While health professionals have proposed DHEA as a treatment for a variety of conditions ranging from obesity to HIV, Mayo Clinic reports that insufficient evidence supports claims of the efficacy of a synthetic form of the hormone in improving all of these illnesses. With conditions like depression, for which DHEA appears to be a promising treatment, the clinic notes that further studies are necessary to confirm the efficacy of DHEA. As is the case with any supplement, it is important to talk with your doctor if you decide to begin a regimen of synthetic DHEA.
As cited by the University of Maryland Medical Center, a DHEA supplement is not recommended for persons under the age of 40, unless their DHEA levels are low. In women, levels below 130 mg/dl are considered low, and levels below 180 mg/dl are considered low in men. Furthermore, individuals below the age of 18 should not take a DHEA supplement without a doctor's supervision.
For adult males above the age of 19, the recommended daily dosage of DHEA is 50 mg, according to the University of Maryland Medical Center. For females above the age of 19, the recommended daily dosage is 25 mg. The center recommends that females with anorexia and adrenal insufficiency take 50 mg of the hormone daily.
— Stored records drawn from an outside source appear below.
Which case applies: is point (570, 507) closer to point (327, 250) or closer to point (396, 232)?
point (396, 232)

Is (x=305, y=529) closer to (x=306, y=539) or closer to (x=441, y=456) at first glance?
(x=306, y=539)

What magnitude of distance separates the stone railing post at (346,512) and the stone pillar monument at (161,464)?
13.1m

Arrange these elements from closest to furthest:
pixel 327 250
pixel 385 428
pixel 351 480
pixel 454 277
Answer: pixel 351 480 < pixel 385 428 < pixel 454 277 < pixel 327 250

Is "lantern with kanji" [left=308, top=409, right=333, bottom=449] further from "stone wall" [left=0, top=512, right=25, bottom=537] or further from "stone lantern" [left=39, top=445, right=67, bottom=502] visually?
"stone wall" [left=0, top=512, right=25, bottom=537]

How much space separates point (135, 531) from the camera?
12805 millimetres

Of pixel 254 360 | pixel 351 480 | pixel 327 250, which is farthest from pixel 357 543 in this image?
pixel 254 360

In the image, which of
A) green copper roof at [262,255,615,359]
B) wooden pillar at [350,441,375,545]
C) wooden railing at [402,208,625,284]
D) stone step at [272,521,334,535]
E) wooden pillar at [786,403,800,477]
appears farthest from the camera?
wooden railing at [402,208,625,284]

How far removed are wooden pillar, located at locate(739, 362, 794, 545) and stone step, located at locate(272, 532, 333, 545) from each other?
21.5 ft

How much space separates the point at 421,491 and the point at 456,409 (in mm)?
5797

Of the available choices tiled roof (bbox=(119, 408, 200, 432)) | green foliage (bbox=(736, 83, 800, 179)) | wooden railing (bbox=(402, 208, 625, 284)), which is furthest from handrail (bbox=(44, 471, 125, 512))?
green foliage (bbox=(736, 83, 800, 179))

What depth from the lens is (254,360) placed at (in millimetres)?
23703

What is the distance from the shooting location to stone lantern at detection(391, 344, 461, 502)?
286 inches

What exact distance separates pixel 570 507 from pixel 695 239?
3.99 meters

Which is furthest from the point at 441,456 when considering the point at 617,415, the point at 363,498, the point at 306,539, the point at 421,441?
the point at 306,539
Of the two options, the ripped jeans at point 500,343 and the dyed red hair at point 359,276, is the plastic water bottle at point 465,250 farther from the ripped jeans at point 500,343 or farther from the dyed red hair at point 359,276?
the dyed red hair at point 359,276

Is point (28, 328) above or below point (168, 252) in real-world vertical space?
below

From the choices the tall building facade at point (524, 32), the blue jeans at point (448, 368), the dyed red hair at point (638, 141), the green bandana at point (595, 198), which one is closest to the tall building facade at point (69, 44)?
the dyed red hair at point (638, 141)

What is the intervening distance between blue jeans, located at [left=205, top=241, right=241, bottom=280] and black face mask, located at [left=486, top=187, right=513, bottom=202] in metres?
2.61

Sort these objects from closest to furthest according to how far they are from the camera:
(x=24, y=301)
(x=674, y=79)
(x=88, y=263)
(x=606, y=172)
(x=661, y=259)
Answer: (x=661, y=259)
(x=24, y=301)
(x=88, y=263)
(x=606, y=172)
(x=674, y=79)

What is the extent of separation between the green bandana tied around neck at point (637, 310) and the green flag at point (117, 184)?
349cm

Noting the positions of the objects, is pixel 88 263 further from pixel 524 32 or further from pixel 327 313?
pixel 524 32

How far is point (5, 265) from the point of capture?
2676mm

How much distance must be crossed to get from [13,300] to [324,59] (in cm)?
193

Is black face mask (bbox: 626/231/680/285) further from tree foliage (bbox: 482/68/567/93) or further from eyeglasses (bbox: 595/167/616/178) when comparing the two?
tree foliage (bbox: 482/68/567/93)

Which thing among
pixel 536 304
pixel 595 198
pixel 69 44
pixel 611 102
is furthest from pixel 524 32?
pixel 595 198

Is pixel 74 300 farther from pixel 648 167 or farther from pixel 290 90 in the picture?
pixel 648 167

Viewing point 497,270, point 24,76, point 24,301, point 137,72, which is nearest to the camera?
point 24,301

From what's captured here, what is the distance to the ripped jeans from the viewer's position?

According to Mayo Clinic, side effects are generally few if you take a DHEA supplement in the recommended dose. If you take a higher than recommended dose, you may experience fatigue, nasal congestion, headache, acne and irregular heartbeat. Women taking elevated levels of the hormone may also experience abnormal menstrual cycles, changes in mood and insomnia. Other possible side effects may include masculinization or feminization in women and men, respectively.